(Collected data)
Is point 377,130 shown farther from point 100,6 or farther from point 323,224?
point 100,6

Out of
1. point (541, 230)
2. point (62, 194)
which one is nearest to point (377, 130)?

Exercise description:
Substitute "closest" for every occurrence of "nearest" in the lines above, then output all the lines with no other changes.

Answer to the task:
Is point 377,130 shown farther from point 100,6 or farther from point 323,224?
point 100,6

Out of
1. point (541, 230)
2. point (62, 194)
which one is closest to point (377, 130)?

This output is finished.